TEXT SEGMENT:

----

Harvinder Singh, India's top Para archer, had been practising at his farmhouse away from the crowd. Image Credit: IPC

Dubai: There is enough doubt if the Tokyo Olympics 2020 and the Paralympics can be eventually held on schedule next year, but that cannot really sway India’s ace Para archer Harvinder Singh from his dream of a Paralympics medal.

The nationwide lockdown for the COVID-19 pandemic may have thrown his training schedule in disarray, but the 28-year-old has transformed his farm in a remote village in Ajitnagar, Haryana into a target practice venue.

It’s almost second nature for Singh, who suffered an impairment to his leg as toddler following a side effect of a dengue fever injection, to look at the positive side of things. “It’s difficult to not pursue your usual daily routine, stop training and stay indoors. But as a responsible individual we need to be safe.

“We have to look at the positive side, we now have one more year to train hard and be better prepared and achieve our goals,” said Singh, adding he has been shooting around 150 arrows every day.

Speaking to the International Paralympic Committee website, Singh, who won India’s first-ever gold medal in Para archery at the Indonesia 2018 Asian Para Games (APG), said: “I have tweaked my training routine and I’m now focusing on shooting and physical training. Apart from shooting, I am working out with my physio – strengthening, conditioning and core exercises in the evening sessions.”

“Before the Asian Para Games, nobody knew me. I was happy that I lived up to my promise and above everyone’s expectations,” said Singh, adding that he had put four years of relentless effort in his pursuit for gold.

“It was one of the most difficult phases in my life; I had lost my mother 20 days ahead of the Games. But I kept my focus going and never let my motivation down and gave my best. Though I had worked hard, the gold medal was surely a surprise and it was all for my mother,” he said.

The 2018 Asian gold, according to Singh, has become his ‘pillar of strength’ and he remembers it whenever he is in difficult situation and tries to draw motivation from that moment.

“I keep telling myself – if you can succeed in such difficult times. Why can’t now?”

Last year at the Fazza Para Archery Championships, the archer had a disappointing campaign after having crashed out early in Dubai.

“I expected a lot from myself in that event and finally buckled under pressure. But then once again it was my APG 2018 spirit that boosted my confidence. I worked harder to secure my ticket to Tokyo 2020 with a ninth-place finish at the World Archery Para Championships in the Netherlands in June,” revealed Singh, who also took a bronze in Bangkok 2019 Asian Para Archery Championships.

A Masters and Doctoral degree-holder in Economics from Punjabi University, Singh still relies on his long-time coach Jiwanjot Singh Teja. “He (Jiwanjot) has now moved to Canada. But I am always in touch with him and seek his guidance. For mental toughness, he is the right person as he can lift my confidence and keep me motivated.”

The archer is backed by flagship programmes in India - the Olympic Gold Quest (OGQ) and Target Olympic Podium Scheme (TOPS) and that has added financial stability.

Asked about the postponement of the Games, Singh says matter-of-factly: “I was a little disappointed as I have been training hard but now we have to look ahead and move on. Humidity and wind will be the key factors in Tokyo. How better I can fight, these two factors will decide my fate in Tokyo,” asserted Singh, who is seeking training in Europe for cope up with the wind but that can happen once the travel resrictions are eased.

“I was hoping to train in Europe before the Games and also take part in two competitions in Italy and the Czech Republic. Getting some competition practice before the Games will also be important. I had prepared my proposal accordingly. Now, we have to wait and watch,” he signed off.

----

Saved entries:
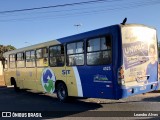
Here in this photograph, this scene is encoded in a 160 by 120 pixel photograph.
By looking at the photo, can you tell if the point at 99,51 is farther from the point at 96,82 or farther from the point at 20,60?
the point at 20,60

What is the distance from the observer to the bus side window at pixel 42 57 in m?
13.9

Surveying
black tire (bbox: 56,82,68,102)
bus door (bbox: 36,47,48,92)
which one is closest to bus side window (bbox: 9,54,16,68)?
bus door (bbox: 36,47,48,92)

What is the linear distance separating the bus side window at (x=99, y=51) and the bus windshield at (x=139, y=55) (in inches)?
21.6

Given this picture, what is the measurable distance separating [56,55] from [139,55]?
13.4 ft

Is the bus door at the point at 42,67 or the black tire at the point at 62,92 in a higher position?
the bus door at the point at 42,67

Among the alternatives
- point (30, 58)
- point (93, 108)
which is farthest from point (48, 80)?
point (93, 108)

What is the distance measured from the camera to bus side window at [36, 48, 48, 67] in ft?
45.6

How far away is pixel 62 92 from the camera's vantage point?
13000mm

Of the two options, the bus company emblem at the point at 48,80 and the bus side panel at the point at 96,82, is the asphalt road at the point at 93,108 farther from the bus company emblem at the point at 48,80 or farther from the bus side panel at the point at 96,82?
the bus company emblem at the point at 48,80

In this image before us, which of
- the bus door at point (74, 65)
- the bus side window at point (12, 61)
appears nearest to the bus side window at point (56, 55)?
the bus door at point (74, 65)

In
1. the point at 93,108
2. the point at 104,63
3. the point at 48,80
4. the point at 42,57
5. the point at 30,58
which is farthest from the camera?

----

ACTIVITY LIST:
- a) According to the article on Harvinder Singh, why does he still seek guidance from Jiwanjot Singh Teja for mental toughness?
- b) Decide whether each statement agrees with the article on Harvinder Singh. Answer yes or no, and quote the words of the article that decide it.
(i) Singh has been shooting about 150 arrows a day.
(ii) Singh won a medal at the Fazza Para Archery Championships in Dubai.
(iii) Singh's mother died 20 days before the Asian Para Games.
- c) Answer these questions from the article on Harvinder Singh.
(i) How old is Singh?
(ii) What place did he finish at the World Archery Para Championships in the Netherlands?
(iii) Which university awarded his degrees in Economics?

SOLVED TASKS:
- a) Singh says Jiwanjot Singh Teja is the right person for mental toughness because he can lift Singh's confidence and keep him motivated. Singh keeps in touch with him even though the coach has moved to Canada.

- b)
(i) Yes: "he has been shooting around 150 arrows every day"
(ii) No: "the archer had a disappointing campaign after having crashed out early in Dubai"
(iii) Yes: "I had lost my mother 20 days ahead of the Games"

- c)
(i) 28
(ii) Ninth
(iii) Punjabi University